▶ [EXERCISE AIM]:
Retype all data exactly as given. Pictures should not be retyped.

▶ [INPUT DATA]:
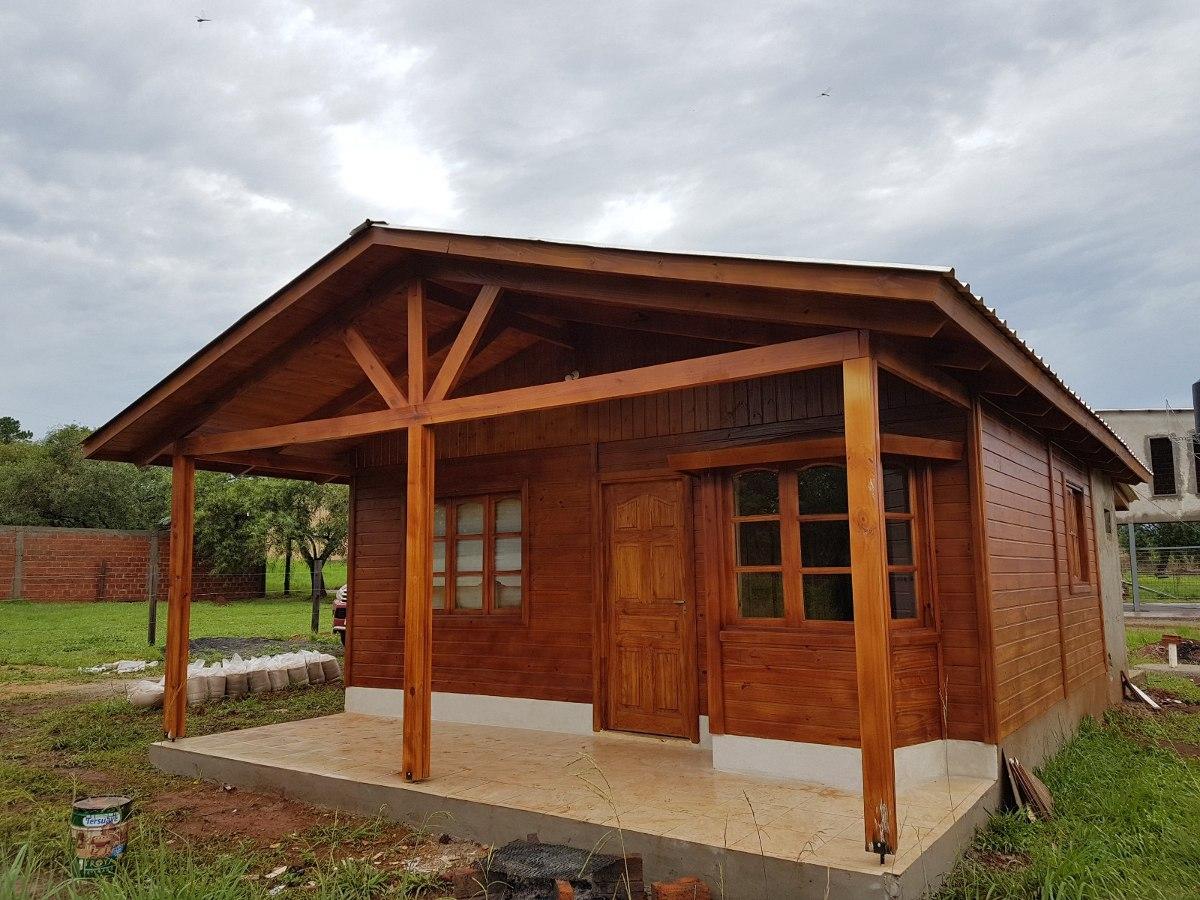 Casas prefabricada en mercado libre - Casas prefabricadas con precios ...
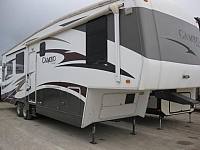 2008 CARRIAGE CAMEO 355SB3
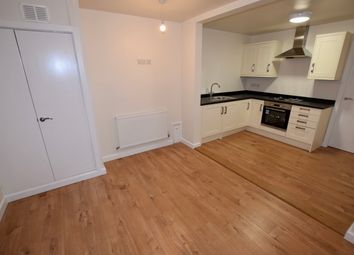 Thumbnail 1 bed flat to rent in Gatewood Lane, Cantley, Doncaster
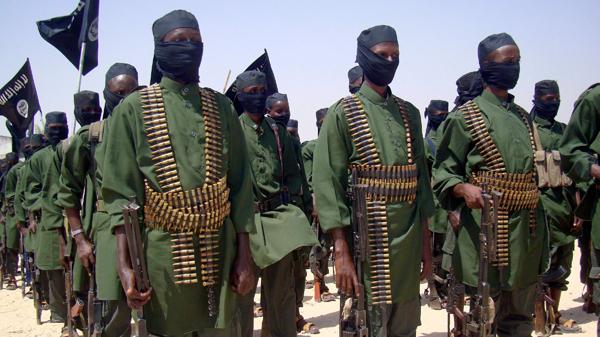 """Kenya, musulmani difendono cristiani: """"Uccideteci tutti"""""""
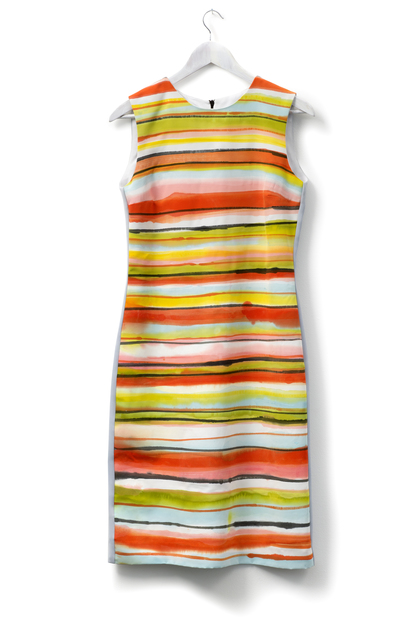 , 'Hand-painted Dress (Stripes),' 2016, Laure Genillard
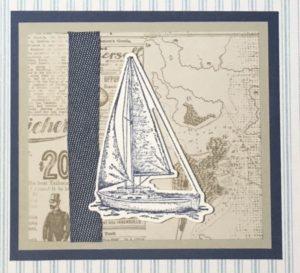Sailing Home Sampler - Detail 7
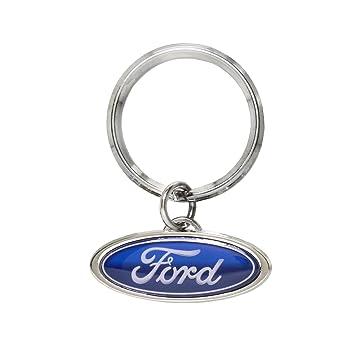 Ford Logo Metal cadena de clave, clave encanto, llavero por ...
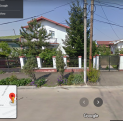 vanzare vila cu 1 etaj, 6 camere, zona Chitila, orasul Bucuresti, suprafata utila 301 mp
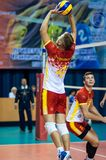 Men play volleyball Royalty Free Stock Photography
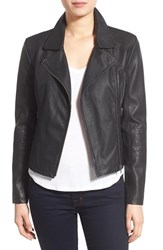 Women's Cupcakes And Cashmere 'Sid' Faux Leather Moto Jacket Black
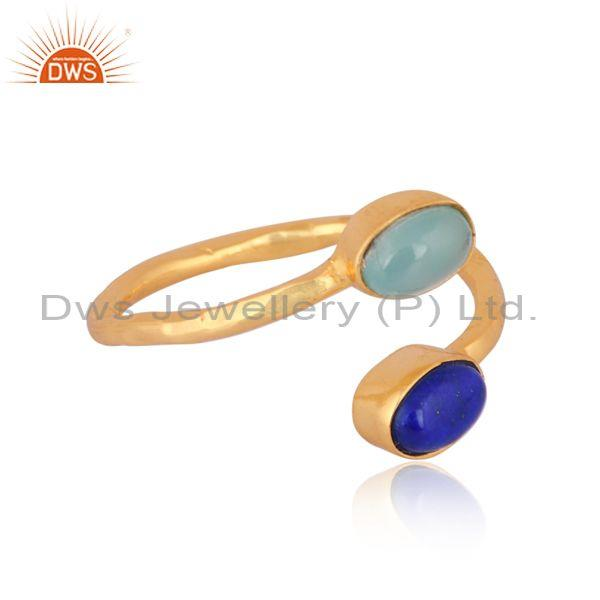 Aqua chalcedony and lapis set gold on 925 silver twist ring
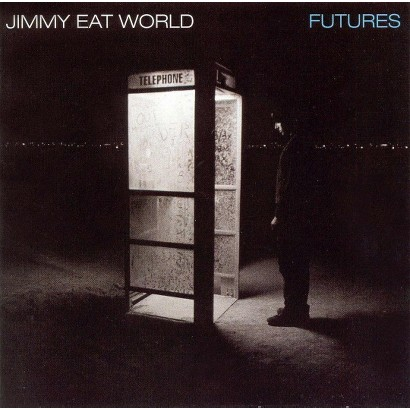 Futures (Germany Deluxe Version)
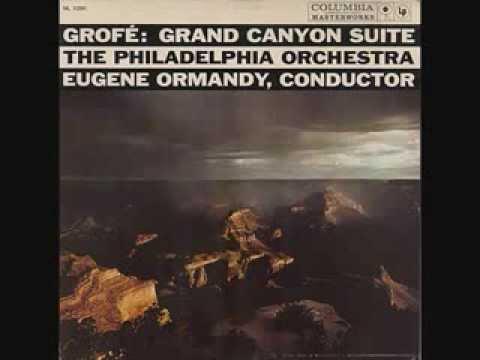 (1957)Ferde Grofe: Grand Canyon Suite Eugene Ormandy & The Philadelphia Orchestra
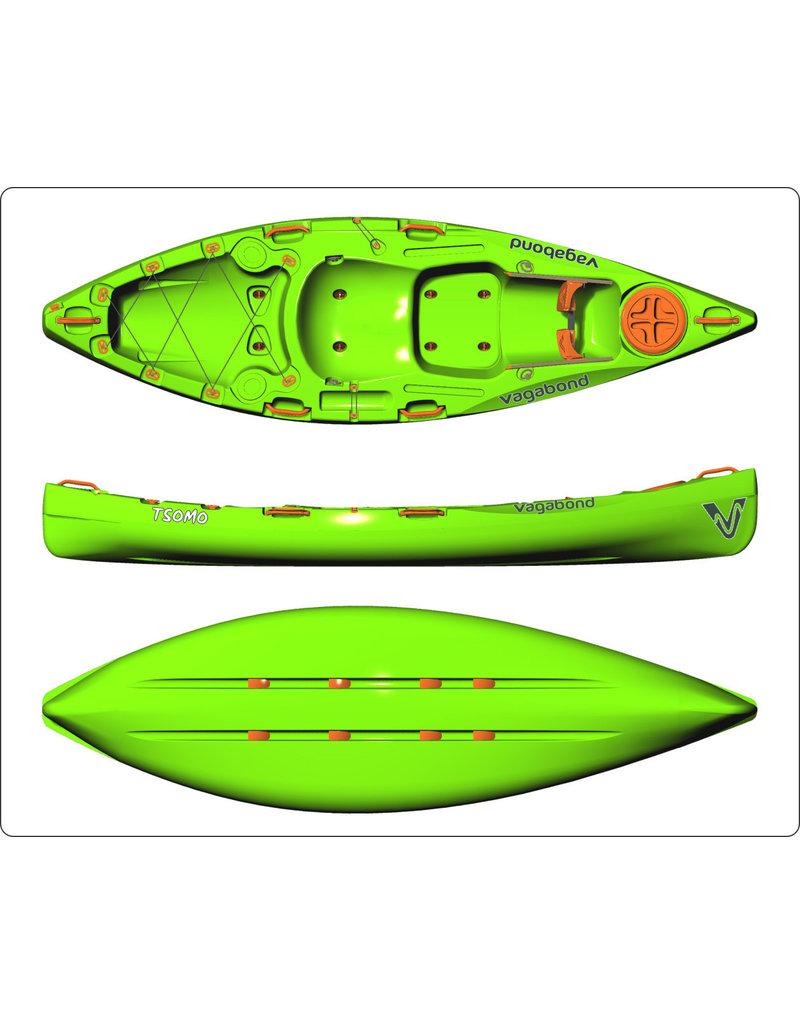 Vagabond Kayaks Tsomo kayak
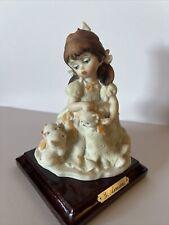 Giuseppe Armani Little Treasures Girl With 3 Kittens Figurine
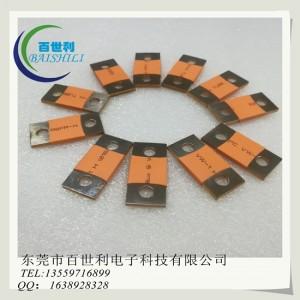 新能源动力电池软连接,电池模组软连接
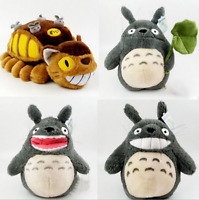 Anime My Neighbor Totoro Plush Toy Soft Stuffed Doll Cute Children Gift Plushies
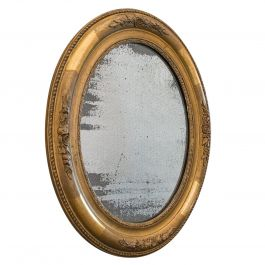 Antique Oval Mirror, English, Gilt Gesso, Mercury Plate, Georgian, circa 1800
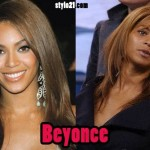 sin-maquillaje-beyonce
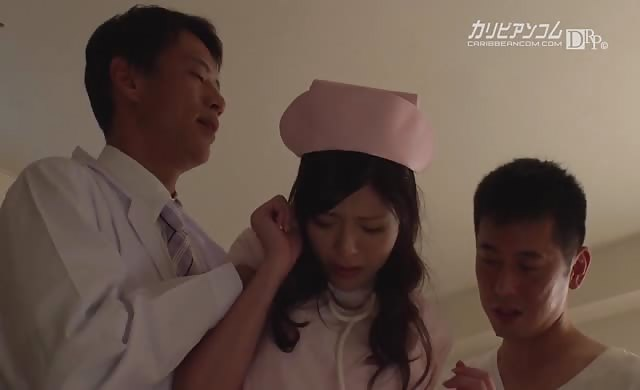 chinese Nurse Creampied By Two studs
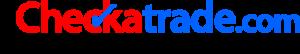 logo for Checkatrade, representing an Electrician in Hampshire.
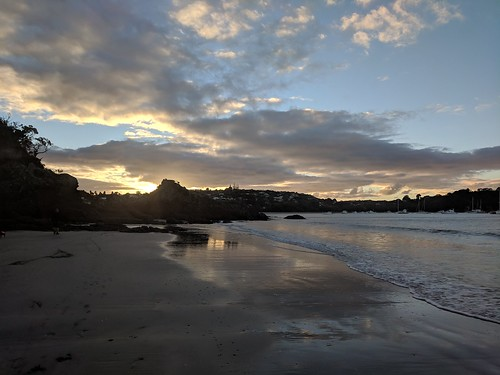 Oneroa Beach at sunset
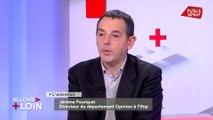 Municipales : «Le RN a une vraie limite, il n'a pas d'allié, il n'a pas de réserve de voix», analyse Jérôme Fourquet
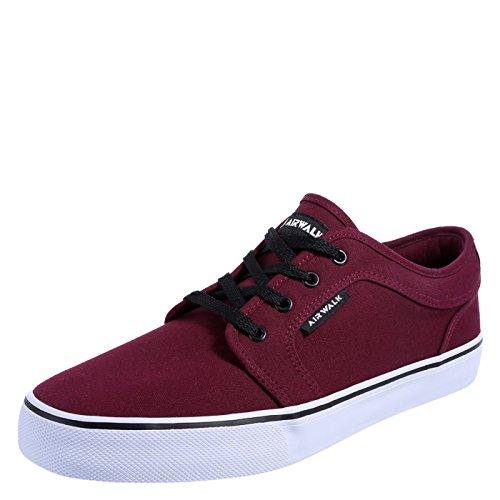 airwalk-mens-maroon-mens-rieder-sneaker-14-regular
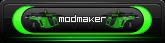 Модмейкер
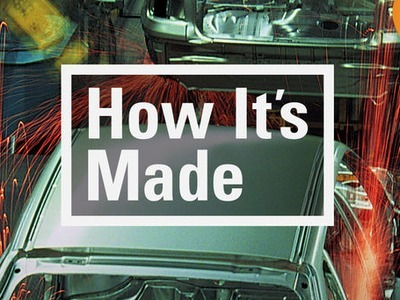 How It's Made (CA) tv show photo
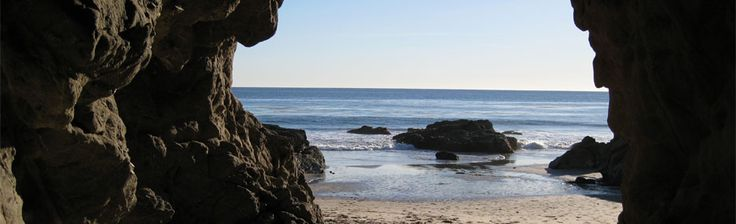 Leo Carrillo State Park and Campground. Things to Do in Malibu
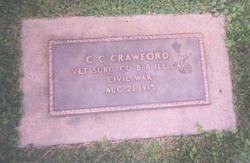Chris O Crawford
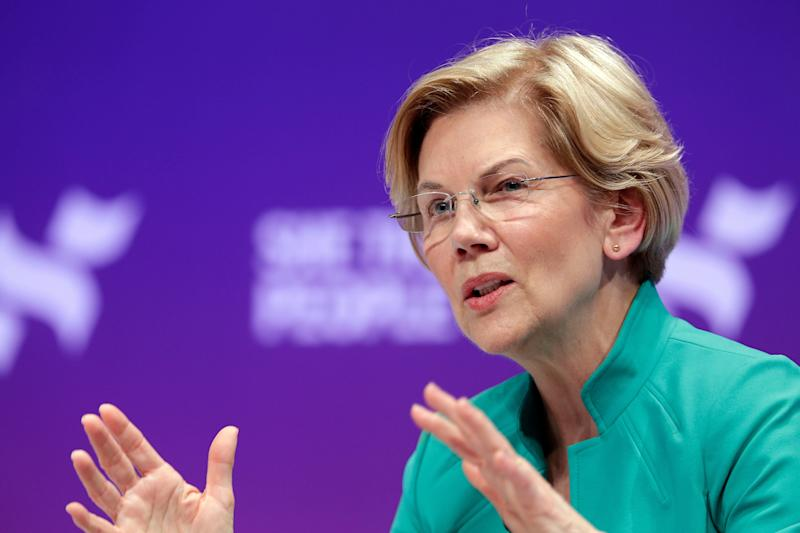 Wealthy Borrowers Will Benefit Most From Elizabeth Warren's Student Debt Forgiveness Plan. Here's Why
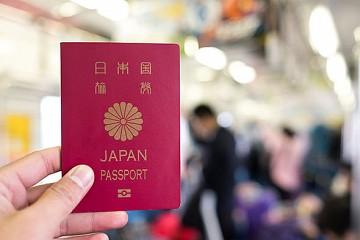 Review Chi Tiết Cách Tự Túc Xin Visa Nhật Bản 2018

▶ [ANSWER TO THIS EXERCISE]:
 Casas prefabricada en mercado libre - Casas prefabricadas con precios ...
 2008 CARRIAGE CAMEO 355SB3
 Thumbnail 1 bed flat to rent in Gatewood Lane, Cantley, Doncaster
 """Kenya, musulmani difendono cristiani: """"Uccideteci tutti"""""""
 , 'Hand-painted Dress (Stripes),' 2016, Laure Genillard
Sailing Home Sampler - Detail 7
 Ford Logo Metal cadena de clave, clave encanto, llavero por ...
 vanzare vila cu 1 etaj, 6 camere, zona Chitila, orasul Bucuresti, suprafata utila 301 mp
 Men play volleyball Royalty Free Stock Photography
 Women's Cupcakes And Cashmere 'Sid' Faux Leather Moto Jacket Black
 Aqua chalcedony and lapis set gold on 925 silver twist ring
 Futures (Germany Deluxe Version)
 (1957)Ferde Grofe: Grand Canyon Suite Eugene Ormandy & The Philadelphia Orchestra
 Vagabond Kayaks Tsomo kayak
 Giuseppe Armani Little Treasures Girl With 3 Kittens Figurine
 新能源动力电池软连接,电池模组软连接
 Anime My Neighbor Totoro Plush Toy Soft Stuffed Doll Cute Children Gift Plushies
 Antique Oval Mirror, English, Gilt Gesso, Mercury Plate, Georgian, circa 1800
 sin-maquillaje-beyonce
 chinese Nurse Creampied By Two studs
 logo for Checkatrade, representing an Electrician in Hampshire.
 Oneroa Beach at sunset
 Municipales : «Le RN a une vraie limite, il n'a pas d'allié, il n'a pas de réserve de voix», analyse Jérôme Fourquet
 airwalk-mens-maroon-mens-rieder-sneaker-14-regular
 Модмейкер
 How It's Made (CA) tv show photo
 Leo Carrillo State Park and Campground. Things to Do in Malibu
Chris O Crawford
 Wealthy Borrowers Will Benefit Most From Elizabeth Warren's Student Debt Forgiveness Plan. Here's Why
 Review Chi Tiết Cách Tự Túc Xin Visa Nhật Bản 2018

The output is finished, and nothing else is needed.